Problem description: Please give every entry again, exactly as it reads.
####
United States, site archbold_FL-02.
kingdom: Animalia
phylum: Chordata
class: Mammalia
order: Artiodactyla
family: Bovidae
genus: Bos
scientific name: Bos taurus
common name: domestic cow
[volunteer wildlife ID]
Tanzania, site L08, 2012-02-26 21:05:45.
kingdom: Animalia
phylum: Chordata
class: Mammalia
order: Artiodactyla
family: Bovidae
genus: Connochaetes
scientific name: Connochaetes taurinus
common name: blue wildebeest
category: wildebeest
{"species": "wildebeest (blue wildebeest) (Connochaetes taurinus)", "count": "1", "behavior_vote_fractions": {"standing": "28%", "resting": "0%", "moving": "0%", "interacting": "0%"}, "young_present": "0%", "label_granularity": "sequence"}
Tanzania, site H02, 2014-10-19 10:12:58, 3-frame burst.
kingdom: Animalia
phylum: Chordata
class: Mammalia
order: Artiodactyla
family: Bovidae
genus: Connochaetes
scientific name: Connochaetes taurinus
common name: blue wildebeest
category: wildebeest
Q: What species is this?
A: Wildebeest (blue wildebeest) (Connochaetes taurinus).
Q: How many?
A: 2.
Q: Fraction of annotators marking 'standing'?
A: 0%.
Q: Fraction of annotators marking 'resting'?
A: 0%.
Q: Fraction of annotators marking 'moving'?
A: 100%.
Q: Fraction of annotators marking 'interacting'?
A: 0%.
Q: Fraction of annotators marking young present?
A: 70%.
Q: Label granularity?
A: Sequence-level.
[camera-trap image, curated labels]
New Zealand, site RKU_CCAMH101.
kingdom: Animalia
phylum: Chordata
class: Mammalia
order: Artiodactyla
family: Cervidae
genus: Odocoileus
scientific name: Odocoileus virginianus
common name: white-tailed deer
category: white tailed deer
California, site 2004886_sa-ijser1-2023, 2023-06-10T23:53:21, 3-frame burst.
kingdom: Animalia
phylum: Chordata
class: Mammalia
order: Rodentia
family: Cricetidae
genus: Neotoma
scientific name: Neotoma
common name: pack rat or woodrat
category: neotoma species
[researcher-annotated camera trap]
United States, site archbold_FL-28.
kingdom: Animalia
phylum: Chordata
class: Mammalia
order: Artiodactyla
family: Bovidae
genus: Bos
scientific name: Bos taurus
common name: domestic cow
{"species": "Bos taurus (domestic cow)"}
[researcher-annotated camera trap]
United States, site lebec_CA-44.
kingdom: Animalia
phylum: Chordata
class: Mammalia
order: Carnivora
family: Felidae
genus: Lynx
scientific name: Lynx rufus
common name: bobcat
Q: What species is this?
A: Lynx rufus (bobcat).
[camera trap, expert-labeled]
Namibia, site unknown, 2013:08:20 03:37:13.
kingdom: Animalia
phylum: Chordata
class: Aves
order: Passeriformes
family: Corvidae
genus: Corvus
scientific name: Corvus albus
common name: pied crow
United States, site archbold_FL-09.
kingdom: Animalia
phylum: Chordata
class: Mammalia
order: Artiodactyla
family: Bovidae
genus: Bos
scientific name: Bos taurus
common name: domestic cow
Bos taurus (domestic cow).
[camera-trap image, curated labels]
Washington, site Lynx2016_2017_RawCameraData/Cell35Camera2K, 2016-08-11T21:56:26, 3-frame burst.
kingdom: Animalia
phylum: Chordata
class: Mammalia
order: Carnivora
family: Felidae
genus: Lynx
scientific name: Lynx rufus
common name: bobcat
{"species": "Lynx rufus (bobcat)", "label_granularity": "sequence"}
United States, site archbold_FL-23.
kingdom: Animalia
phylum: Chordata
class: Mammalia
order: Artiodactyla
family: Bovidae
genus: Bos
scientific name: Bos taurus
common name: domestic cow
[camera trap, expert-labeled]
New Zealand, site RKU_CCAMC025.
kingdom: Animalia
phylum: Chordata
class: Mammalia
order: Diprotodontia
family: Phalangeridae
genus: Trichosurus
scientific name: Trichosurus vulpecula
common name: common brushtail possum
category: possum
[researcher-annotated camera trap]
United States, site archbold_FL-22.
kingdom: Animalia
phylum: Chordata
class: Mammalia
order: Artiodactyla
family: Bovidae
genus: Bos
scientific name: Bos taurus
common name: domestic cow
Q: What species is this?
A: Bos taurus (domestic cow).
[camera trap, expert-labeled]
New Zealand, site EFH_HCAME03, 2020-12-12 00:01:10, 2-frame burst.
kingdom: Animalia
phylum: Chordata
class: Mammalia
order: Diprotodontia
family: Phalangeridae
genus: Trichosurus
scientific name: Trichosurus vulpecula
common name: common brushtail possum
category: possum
####
Exercise response:
United States, site archbold_FL-02.
kingdom: Animalia
phylum: Chordata
class: Mammalia
order: Artiodactyla
family: Bovidae
genus: Bos
scientific name: Bos taurus
common name: domestic cow
[volunteer wildlife ID]
Tanzania, site L08, 2012-02-26 21:05:45.
kingdom: Animalia
phylum: Chordata
class: Mammalia
order: Artiodactyla
family: Bovidae
genus: Connochaetes
scientific name: Connochaetes taurinus
common name: blue wildebeest
category: wildebeest
{"species": "wildebeest (blue wildebeest) (Connochaetes taurinus)", "count": "1", "behavior_vote_fractions": {"standing": "28%", "resting": "0%", "moving": "0%", "interacting": "0%"}, "young_present": "0%", "label_granularity": "sequence"}
Tanzania, site H02, 2014-10-19 10:12:58, 3-frame burst.
kingdom: Animalia
phylum: Chordata
class: Mammalia
order: Artiodactyla
family: Bovidae
genus: Connochaetes
scientific name: Connochaetes taurinus
common name: blue wildebeest
category: wildebeest
Q: What species is this?
A: Wildebeest (blue wildebeest) (Connochaetes taurinus).
Q: How many?
A: 2.
Q: Fraction of annotators marking 'standing'?
A: 0%.
Q: Fraction of annotators marking 'resting'?
A: 0%.
Q: Fraction of annotators marking 'moving'?
A: 100%.
Q: Fraction of annotators marking 'interacting'?
A: 0%.
Q: Fraction of annotators marking young present?
A: 70%.
Q: Label granularity?
A: Sequence-level.
[camera-trap image, curated labels]
New Zealand, site RKU_CCAMH101.
kingdom: Animalia
phylum: Chordata
class: Mammalia
order: Artiodactyla
family: Cervidae
genus: Odocoileus
scientific name: Odocoileus virginianus
common name: white-tailed deer
category: white tailed deer
California, site 2004886_sa-ijser1-2023, 2023-06-10T23:53:21, 3-frame burst.
kingdom: Animalia
phylum: Chordata
class: Mammalia
order: Rodentia
family: Cricetidae
genus: Neotoma
scientific name: Neotoma
common name: pack rat or woodrat
category: neotoma species
[researcher-annotated camera trap]
United States, site archbold_FL-28.
kingdom: Animalia
phylum: Chordata
class: Mammalia
order: Artiodactyla
family: Bovidae
genus: Bos
scientific name: Bos taurus
common name: domestic cow
{"species": "Bos taurus (domestic cow)"}
[researcher-annotated camera trap]
United States, site lebec_CA-44.
kingdom: Animalia
phylum: Chordata
class: Mammalia
order: Carnivora
family: Felidae
genus: Lynx
scientific name: Lynx rufus
common name: bobcat
Q: What species is this?
A: Lynx rufus (bobcat).
[camera trap, expert-labeled]
Namibia, site unknown, 2013:08:20 03:37:13.
kingdom: Animalia
phylum: Chordata
class: Aves
order: Passeriformes
family: Corvidae
genus: Corvus
scientific name: Corvus albus
common name: pied crow
United States, site archbold_FL-09.
kingdom: Animalia
phylum: Chordata
class: Mammalia
order: Artiodactyla
family: Bovidae
genus: Bos
scientific name: Bos taurus
common name: domestic cow
Bos taurus (domestic cow).
[camera-trap image, curated labels]
Washington, site Lynx2016_2017_RawCameraData/Cell35Camera2K, 2016-08-11T21:56:26, 3-frame burst.
kingdom: Animalia
phylum: Chordata
class: Mammalia
order: Carnivora
family: Felidae
genus: Lynx
scientific name: Lynx rufus
common name: bobcat
{"species": "Lynx rufus (bobcat)", "label_granularity": "sequence"}
United States, site archbold_FL-23.
kingdom: Animalia
phylum: Chordata
class: Mammalia
order: Artiodactyla
family: Bovidae
genus: Bos
scientific name: Bos taurus
common name: domestic cow
[camera trap, expert-labeled]
New Zealand, site RKU_CCAMC025.
kingdom: Animalia
phylum: Chordata
class: Mammalia
order: Diprotodontia
family: Phalangeridae
genus: Trichosurus
scientific name: Trichosurus vulpecula
common name: common brushtail possum
category: possum
[researcher-annotated camera trap]
United States, site archbold_FL-22.
kingdom: Animalia
phylum: Chordata
class: Mammalia
order: Artiodactyla
family: Bovidae
genus: Bos
scientific name: Bos taurus
common name: domestic cow
Q: What species is this?
A: Bos taurus (domestic cow).
[camera trap, expert-labeled]
New Zealand, site EFH_HCAME03, 2020-12-12 00:01:10, 2-frame burst.
kingdom: Animalia
phylum: Chordata
class: Mammalia
order: Diprotodontia
family: Phalangeridae
genus: Trichosurus
scientific name: Trichosurus vulpecula
common name: common brushtail possum
category: possum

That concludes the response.